Exercise requirements:
Transcribe exactly the lines from the one holding "United States, site archbold_FL-41." to the end of the data below, including both of those lines and no others.

Input material:
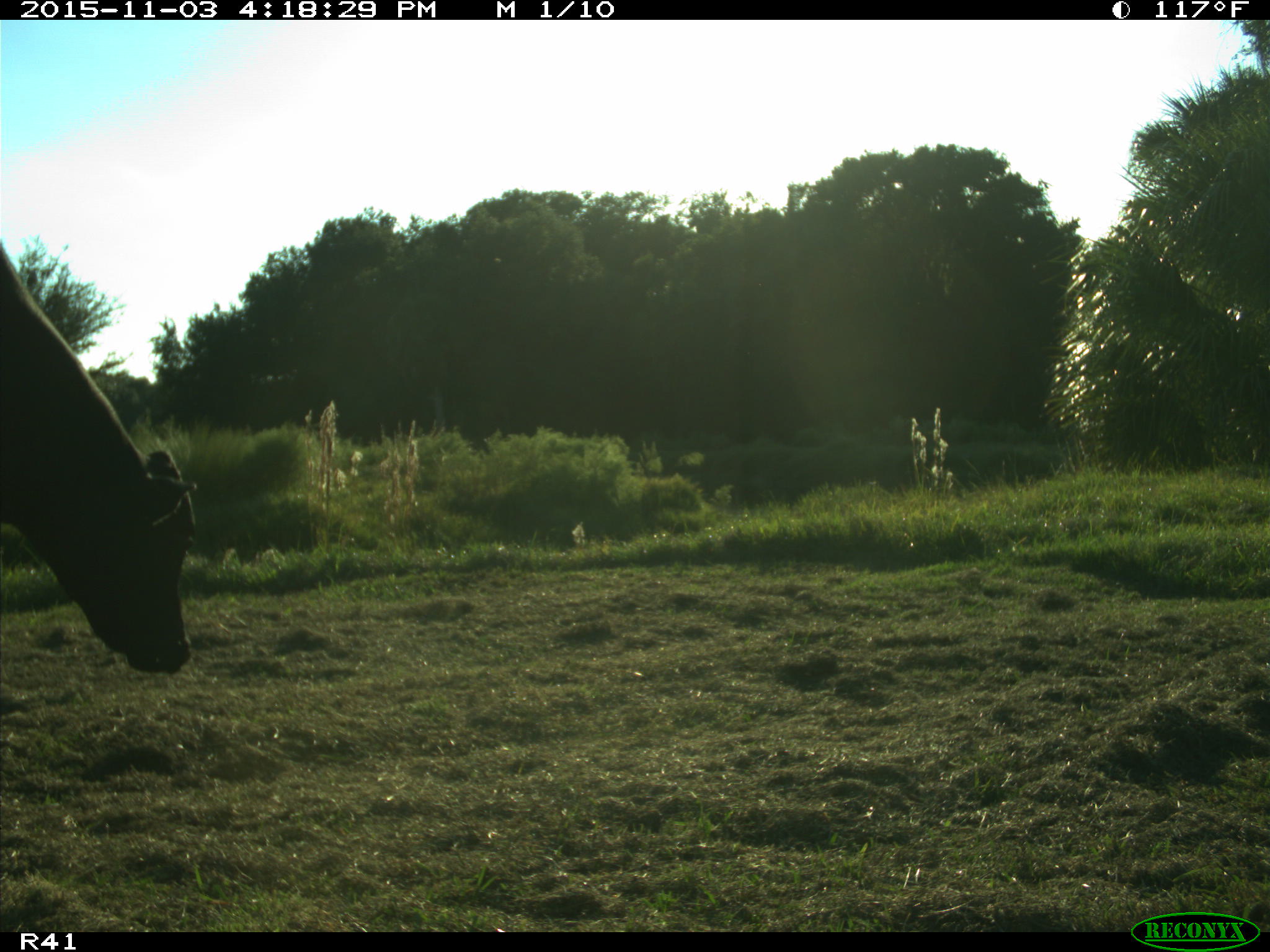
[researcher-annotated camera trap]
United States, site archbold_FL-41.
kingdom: Animalia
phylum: Chordata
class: Mammalia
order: Artiodactyla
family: Bovidae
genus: Bos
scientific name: Bos taurus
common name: domestic cow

Written reply:
United States, site archbold_FL-41.
kingdom: Animalia
phylum: Chordata
class: Mammalia
order: Artiodactyla
family: Bovidae
genus: Bos
scientific name: Bos taurus
common name: domestic cow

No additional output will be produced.